_TEXT UNDER STUDY_
So far, MLB’s highly-riveting ABS is proving to be a good call
Now that we’ve seen the entertainment value of the Automated Ball-Strike system (ABS), here’s a suggestion for Major League Baseball:
Bring Ángel Hernández out of retirement to work the plate at the All-Star Game.
The Midsummer Classic would turn into a head-tapping challenge-fest, with fans at Citizens Bank Park in Philadelphia roaring with every ball-strike call that gets overturned.
It will never happen. MLB in May 2024 reached a financial settlement with Hernández so he could retire at 62. But I’m not sure even commissioner Rob Manfred imagined the robo umps could be this riveting — and at least in the early returns, this good for the game.
ABS introduces new forms of scrutiny, new ways to talk baseball, new strategies to debate. Numerous players already have expressed remorse about using questionable judgment. Some reacted too passively, failing to seize an opportunity for a reversal. Others responded too aggressively, knowing each team in the first nine innings can miss on only two challenges.
Let ‘em fret. The rest of us can just enjoy the show.
Granted, this is the shiny new toy phase, the robots at their most romantic. Moments of exasperation are inevitable. Perhaps when a game ends on an overturned ball-strike call. Perhaps when an outcome turns over a difference of a tenth of an inch. But the ABS process is quick and definitive. And fans already are getting into it.

_EXTRACTED ENTRIES_

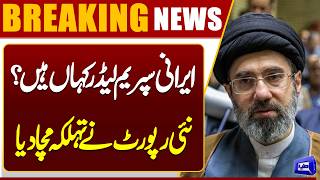 Iranian Supreme Leader Allegedly in Secret Site  CBS News Claims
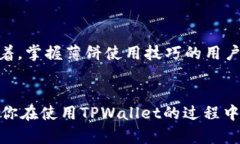   TPWallet更新后如何调出薄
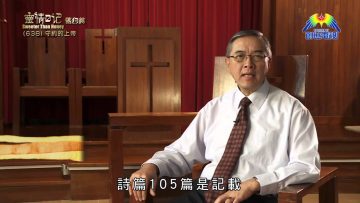 《靈情日記 – 舊約》- 第638集﹕守約的上帝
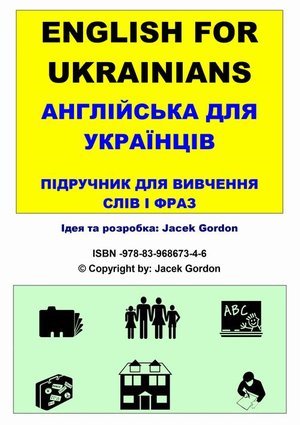 English for Ukrainians – ebook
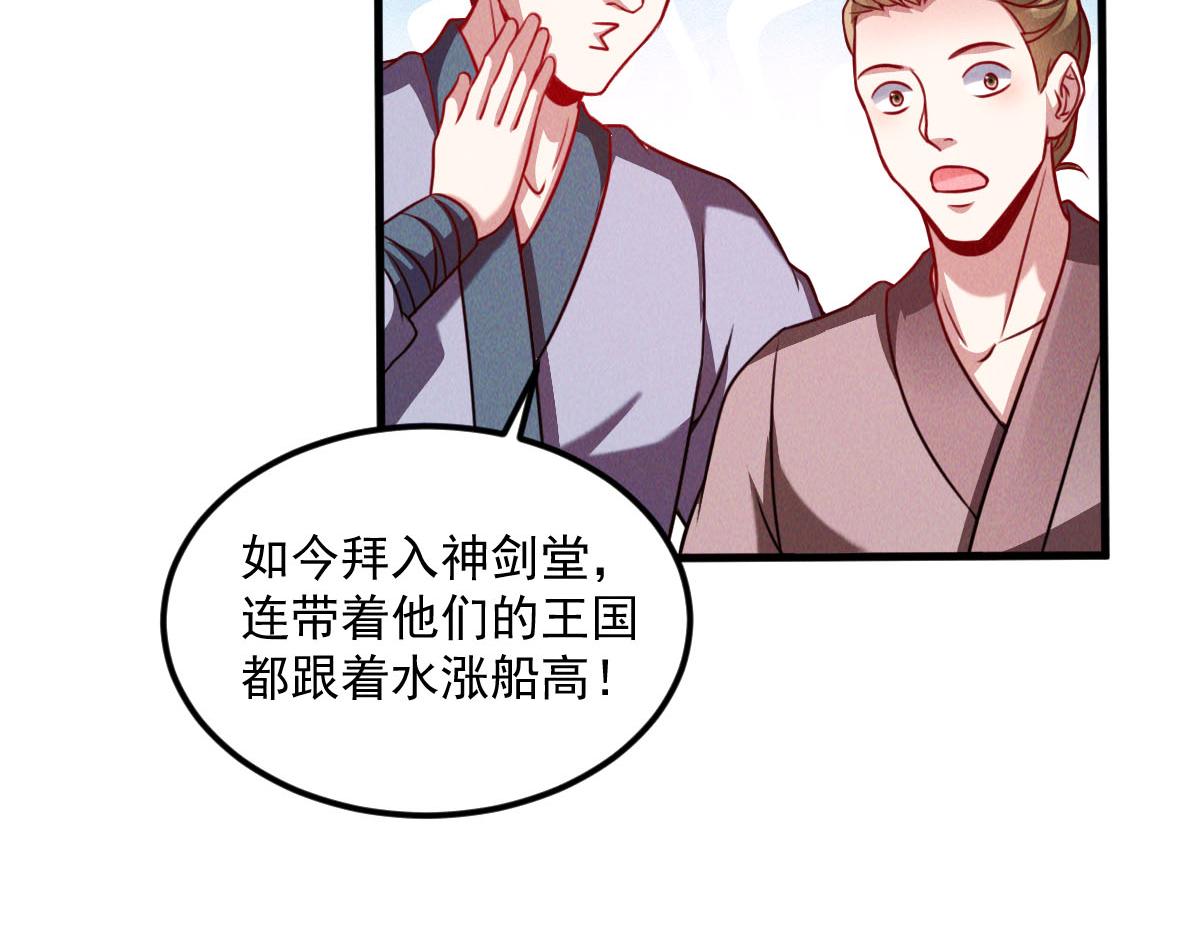 第40话 发生甚么事了？！38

_PROBLEM DESCRIPTION_
Answer these questions from the ABS column:
1. At what age was Ángel Hernández able to retire under his settlement with MLB?
2. In which ballpark and city would the All-Star Game named in the column be played?
3. How many challenges can each team miss in the first nine innings?
The rows stand apart from the ABS column and don't relate to it.

_SOLUTION TO THE PROBLEM_
1. 62
2. Citizens Bank Park in Philadelphia
3. Two